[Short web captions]

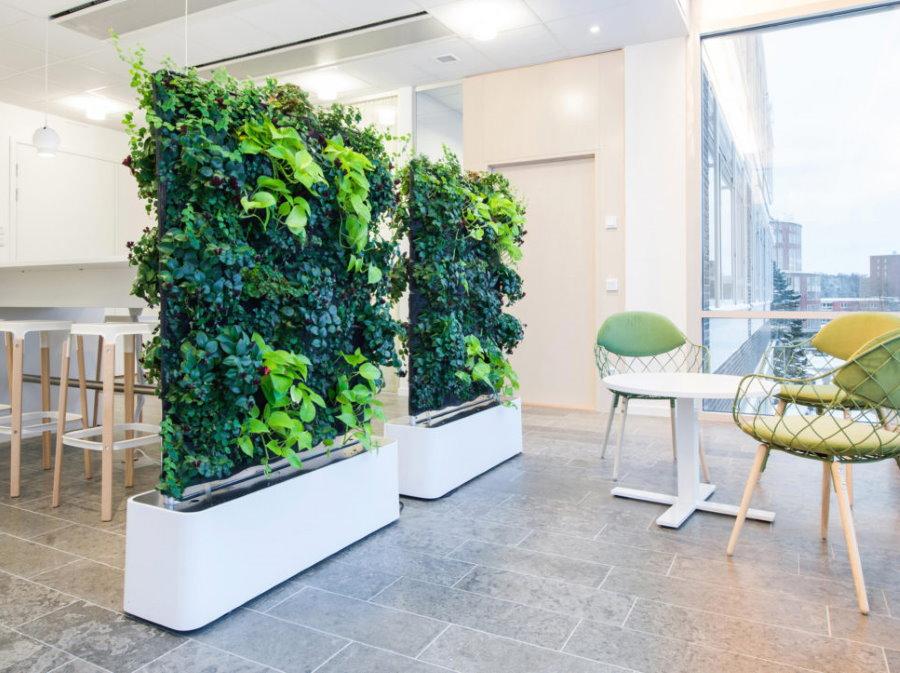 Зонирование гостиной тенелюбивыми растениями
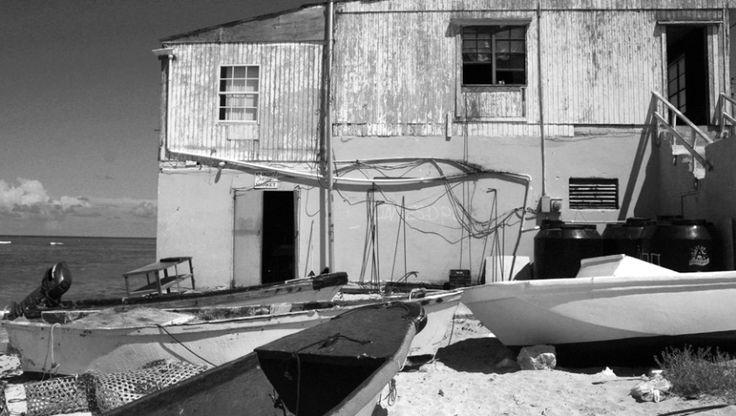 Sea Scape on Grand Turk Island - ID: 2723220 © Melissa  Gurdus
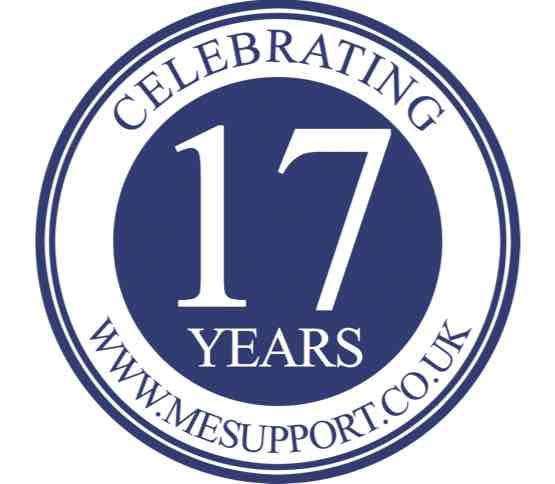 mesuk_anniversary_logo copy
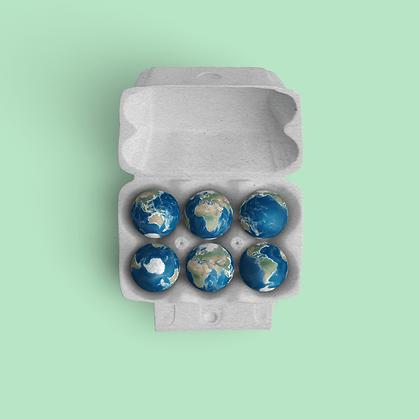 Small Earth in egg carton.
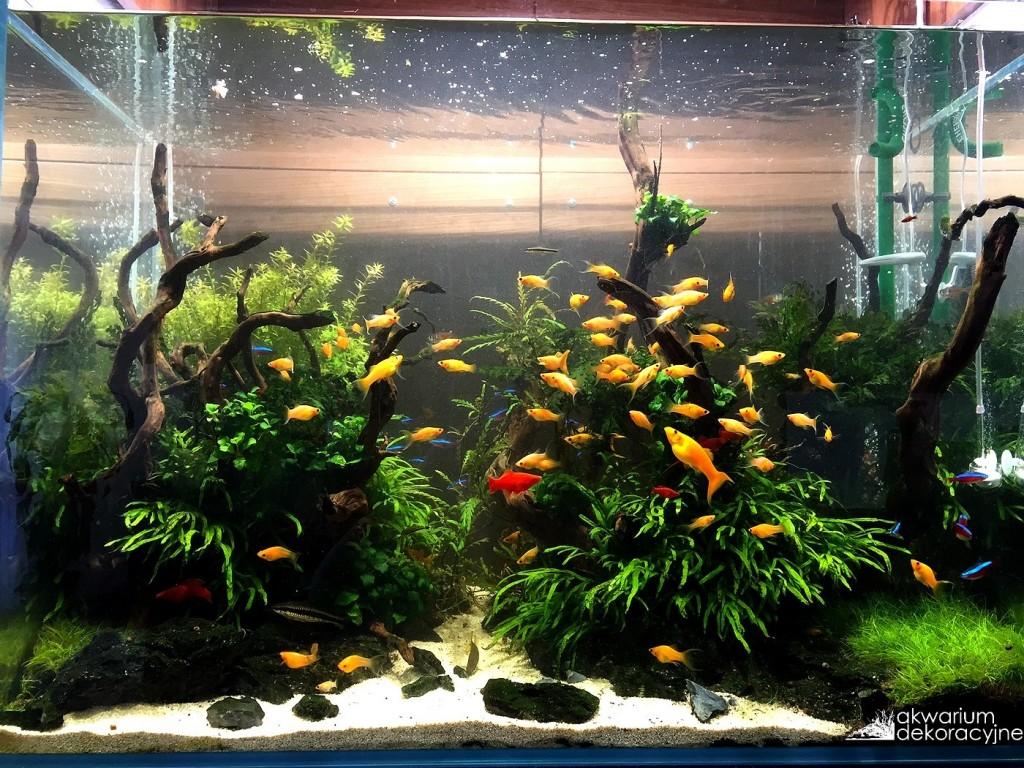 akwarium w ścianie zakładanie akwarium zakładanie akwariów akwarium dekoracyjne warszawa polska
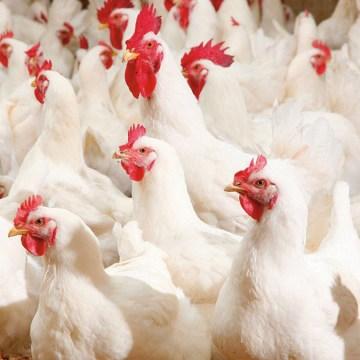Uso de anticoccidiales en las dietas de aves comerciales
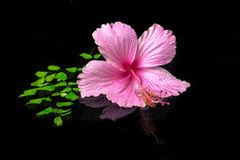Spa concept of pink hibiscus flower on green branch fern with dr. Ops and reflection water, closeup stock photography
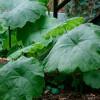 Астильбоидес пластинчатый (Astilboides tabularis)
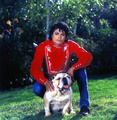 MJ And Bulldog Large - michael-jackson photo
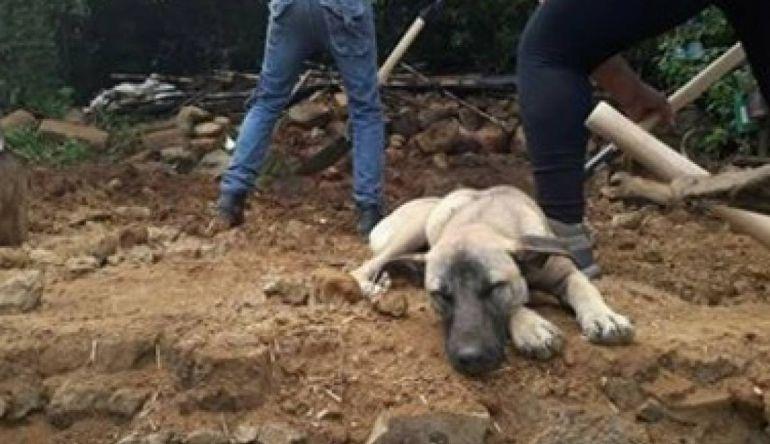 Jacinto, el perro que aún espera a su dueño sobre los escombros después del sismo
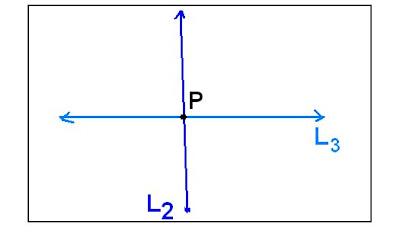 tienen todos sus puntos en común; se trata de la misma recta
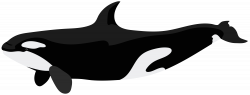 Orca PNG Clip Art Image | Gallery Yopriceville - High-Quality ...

* _EXERCISE OBJECTIVE_
Each record above must be retyped exactly, minus its pictures.

* _EXPECTED ANSWER_
 Зонирование гостиной тенелюбивыми растениями
 Sea Scape on Grand Turk Island - ID: 2723220 © Melissa  Gurdus
 mesuk_anniversary_logo copy
 Small Earth in egg carton.
 akwarium w ścianie zakładanie akwarium zakładanie akwariów akwarium dekoracyjne warszawa polska
Uso de anticoccidiales en las dietas de aves comerciales
Spa concept of pink hibiscus flower on green branch fern with dr. Ops and reflection water, closeup stock photography
 Астильбоидес пластинчатый (Astilboides tabularis)
 MJ And Bulldog Large - michael-jackson photo
 Jacinto, el perro que aún espera a su dueño sobre los escombros después del sismo
 tienen todos sus puntos en común; se trata de la misma recta
 Orca PNG Clip Art Image | Gallery Yopriceville - High-Quality ...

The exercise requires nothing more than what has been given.